Olimpíada do inferno

Luiz Sanches

Luiz Sanches

As cenas não são do Legislativo de Itapevi, mas da política nacional. E por se constituírem em atos muito fortes de uma corrupção sem limites, que envolve o Governador de Brasília e a Câmara Legislativa da Capital Federal, sensibilizou-me profundamente e foi o que me inspirou a escrever esta crônica.

Os rumores de tantas maledicências aqui da terra rapidamente chegaram ao conhecimento do diabo que, entusiasmado, não pensou muito para criar uma olimpíada no Inferno com o objetivo de premiar os maiores causadores de infortúnio e desgraça da humanidade; o senhor das trevas obtivera esse direito mediante seu forte poder de persuasão junto ao grandioso e supremo Criador que, também por sua vez, queria ver até onde chegava o grau da maldade humana desde que o homem descobriu os seus dois lados – do bem do mal – mas que, por ignorância, vaidade ou estupidez, sem saber se utilizar do livre arbítrio, optou pelo pior.

O critério de julgamento para a seleção e distribuição de medalhas seria o mais simples e direto possível, não havendo necessidade de os países enviarem seus representantes, porquanto no Inferno já se encontram catalogados os protótipos malignos de todos os países; e, isto, sem contar o registro diário dos crimes e de toda espécie de falcatrua que lá chegam a todo momento através da mais sofisticada e moderna tecnologia de comunicação.
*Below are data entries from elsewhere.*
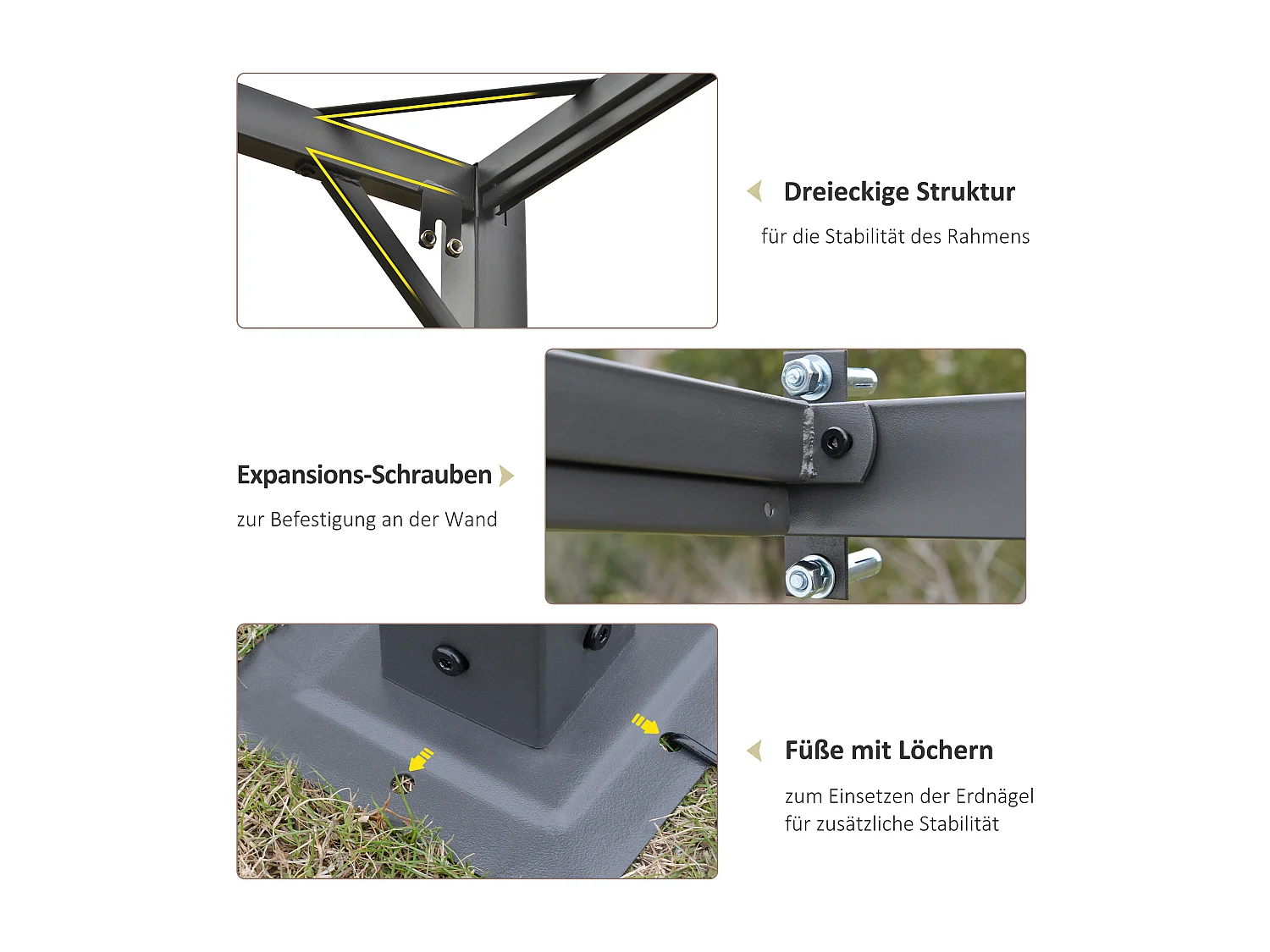 Dreieckige Struktur

für die Stabilität des Rahmens

Expansions-Schrauben

zur Befestigung an der Wand

Füße mit Löchern

zum Einsetzen der Erdnägel für zusätzliche Stabilität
Para facilitar a avaliação não se considerariam os deslizes relacionados ao primeiro e grande mandamento (”Amarás o Senhor teu DEUS, de todo o teu coração e de toda tua alma, e de todo o teu pensamento”) por entender o diabo que essa importante norma divina cabe somente às religiões na interpretação das mais variadas formas de adoração (idolatria, uso do seu nome em vão, etc.), ficando para serem apreciados apenas os crimes que vão de encontro ao segundo grande mandamento (”amarás o teu próximo como a ti mesmo”). Assim, seriam tomados como base os assaltos, os assassinatos, os sequestros, os estelionatos; os crimes de funcionários e agentes do Poder Público: como peculato, extorsão, corrupção, malversação do dinheiro público. Não se levaria em conta também o genocídio e os crimes de lesa-pátria!

E sem nenhuma surpresa, no encerramento da primeira olimpíada do Inferno, com base no elevado grau de maldade dos acontecimentos políticos de Brasília, amplamente divulgados pela nossa gloriosa IMPRENSA, o Brasil foi MEDALHA DE OURO na modalidade CORRUPÇÃO!